A meeting of euro-zone finance ministers was under way in Brussels. Finance ministers from all 27 European Union nations are set to meet Wednesday.

European officials have reportedly cranked up pressure on Ireland to accept a bailout in an effort to keep Dublin’s fiscal woes from driving up borrowing costs in Spain, Portugal and other so-called peripheral countries in the euro zone.

Overall, there are growing signs of a potential compromise that would allow the government to save some political face by saying that bailout funds are intended to recapitalize the banking system, said Simon Derrick, chief currency strategist at Bank of New York Mellon.
The Great Compromise

As best as I can tell from the above is that the current master plan is for the EU and IMF to bailout Ireland, but Ireland can save face if they call it a "peanut butter sandwich" instead of a bailout.

IMF Prepared to "Help"

The IMF may be prepared to "Help" but I ask and answer whether or not it can do any such thing in IMF Ready to "Help" Ireland; Can the IMF "Help" Anyone?

The short answer is Ireland to tell the EU and IMF to "Stuff It" which is what Austria just today told Greece.

Austria tells Greece to get stuffed

While pondering the above game of semantics, Please ponder Austria tells Greece to get stuffed

Europe’s hastily assembled bailout fund already seems to be coming apart at the seams, and that’s before Ireland has even tapped into it. Austria is refusing to contribute to the next tranche of bailout money for Greece, citing the country’s failure to meet conditions. Yesterday it emerged there is serious slippage in Greece’s deficit reduction programme.

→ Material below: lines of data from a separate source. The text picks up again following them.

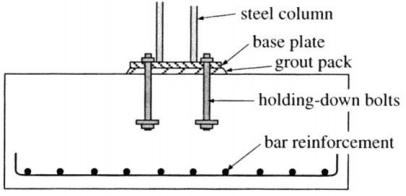 Reinforced concrete pad foundations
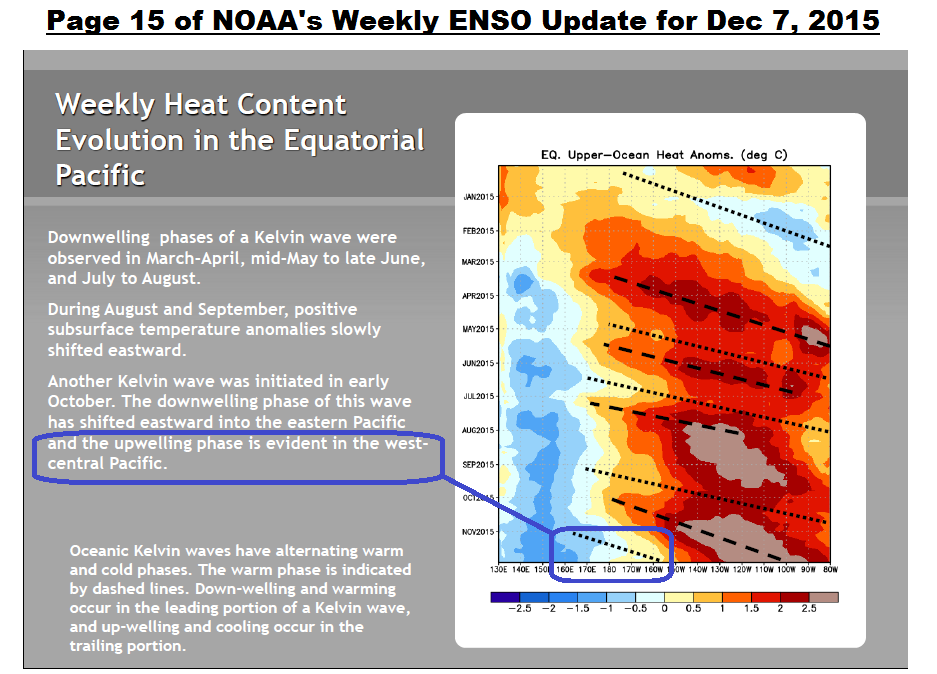 December 2015 ENSO Update – Shouldn\'t Be Long Now Until the El Niño ...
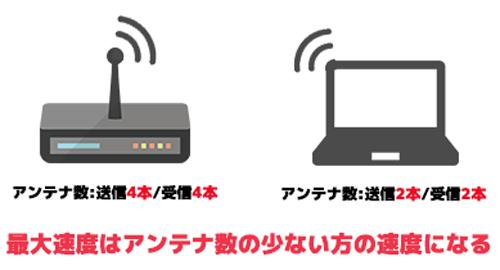 無線のアンテナ数の違い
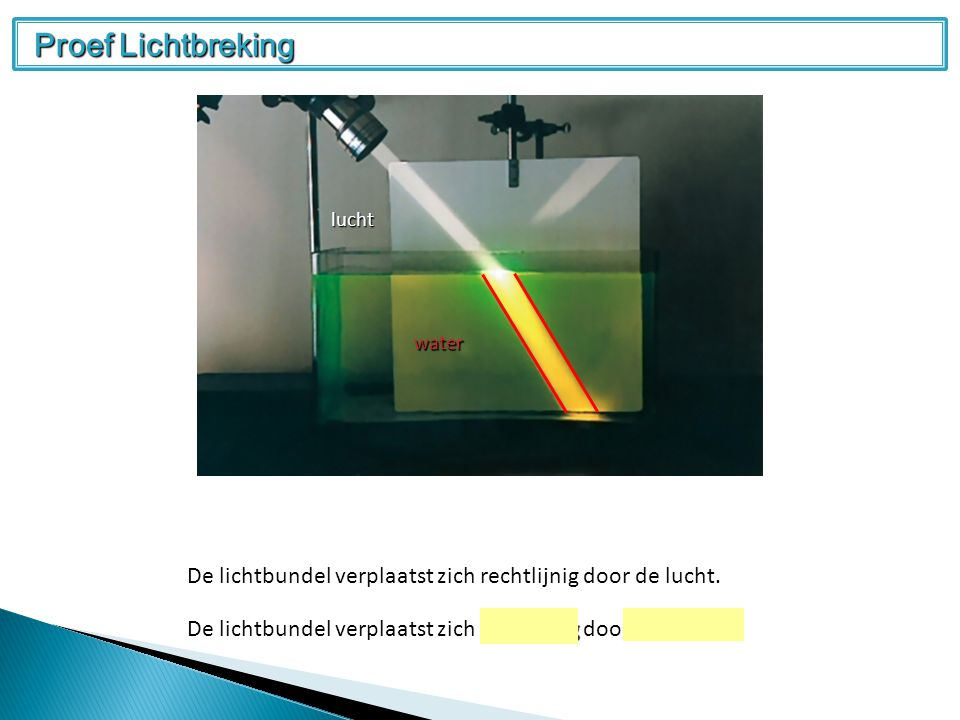 Proef Lichtbreking lucht. water. De lichtbundel verplaatst zich rechtlijnig door de lucht.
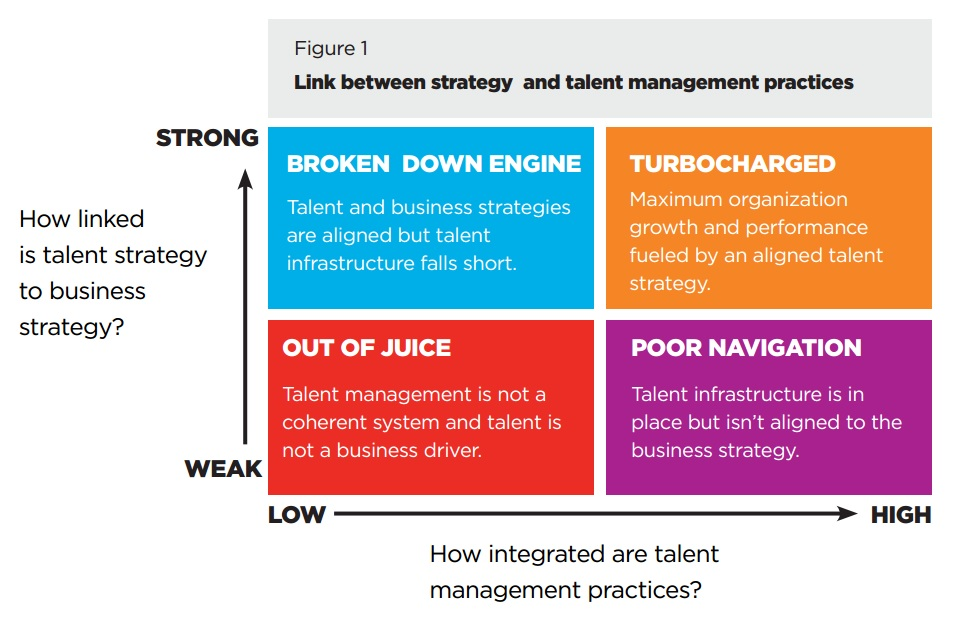 Aligning Talent Strategy to Business Strategy Something Different HR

The way things are going, the facility will fail even before its wider fault lines have been fully exposed. Europe is making things up as it goes along, and a pretty desperate job it is making of it too. The extraordinary thing to outsiders trying to analyse these events is just how poorly prepared Europe was to cope with sovereign debt crises within its midst. Indeed the no bailout clause contained in the Maastricht Treaty seemed to deny the possibility of there ever being one.

It’s all a terrible mess, or as Terry Smith, chief executive of Tullett Prebon, puts it, “that’s what happens when some botched repair starts to come apart in a hurricane”. Quite so.

P.S. Standby for a statement from the Irish government at 5pm gmt. Ireland is expected to dress up agreement to use the bailout facility as a banking bailout package rather than a sovereign debt bailout.

P.P.S. The Irish PM’s statement has turned out to be a damp squib. Ireland has not applied for a bailout, he has reiterated, and he complains of “exaggeration” by many analysts.
Currency Ping-Pong


click on chart for much sharper image

Stepping back it is quite amusing to watch the game of currency Ping-Pong between the dollar and the Euro, with the Euro collapsing in the face of Greece bailouts only to go soaring when Bernanke spoke of QE II, now sinking yet again in the face of Irish and Portuguese contagion.